*Exercise details*. Can you write out the records again from the line containing "Is woman with" through the end of the records, requests included, with every number in the answers (box coordinates and distances) multiplied by 1.1 and rounded to the same number of decimal places it had, halves rounded up?

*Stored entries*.
====================
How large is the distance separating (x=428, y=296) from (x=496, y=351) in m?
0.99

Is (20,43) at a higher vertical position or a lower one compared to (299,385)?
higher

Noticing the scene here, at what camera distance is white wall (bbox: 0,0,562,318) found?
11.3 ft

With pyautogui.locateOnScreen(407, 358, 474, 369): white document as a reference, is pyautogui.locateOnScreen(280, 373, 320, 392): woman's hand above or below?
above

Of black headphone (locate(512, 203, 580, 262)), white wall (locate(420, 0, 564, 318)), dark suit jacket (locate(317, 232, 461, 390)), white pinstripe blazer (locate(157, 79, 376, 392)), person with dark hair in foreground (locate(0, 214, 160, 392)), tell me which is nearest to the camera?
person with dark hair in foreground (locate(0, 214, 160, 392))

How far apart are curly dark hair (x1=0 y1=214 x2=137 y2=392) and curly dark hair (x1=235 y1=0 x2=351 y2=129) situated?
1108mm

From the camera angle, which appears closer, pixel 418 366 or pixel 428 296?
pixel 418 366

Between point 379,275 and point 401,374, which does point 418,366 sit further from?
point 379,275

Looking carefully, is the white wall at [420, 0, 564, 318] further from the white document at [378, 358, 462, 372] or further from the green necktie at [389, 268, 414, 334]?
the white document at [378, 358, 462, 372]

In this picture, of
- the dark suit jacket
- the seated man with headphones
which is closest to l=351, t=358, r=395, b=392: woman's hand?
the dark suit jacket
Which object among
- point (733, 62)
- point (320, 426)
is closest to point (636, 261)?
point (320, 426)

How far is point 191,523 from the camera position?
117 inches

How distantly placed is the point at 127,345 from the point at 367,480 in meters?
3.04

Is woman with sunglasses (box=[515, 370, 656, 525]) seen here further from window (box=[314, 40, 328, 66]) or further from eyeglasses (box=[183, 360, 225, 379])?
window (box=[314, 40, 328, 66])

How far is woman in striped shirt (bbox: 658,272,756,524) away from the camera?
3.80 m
====================
*Solution for this exercise*.
Is woman with sunglasses (box=[515, 370, 656, 525]) seen here further from window (box=[314, 40, 328, 66]) or further from eyeglasses (box=[183, 360, 225, 379])?
window (box=[345, 44, 361, 73])

How far is woman in striped shirt (bbox: 658,272,756,524) away from the camera?
4.18 m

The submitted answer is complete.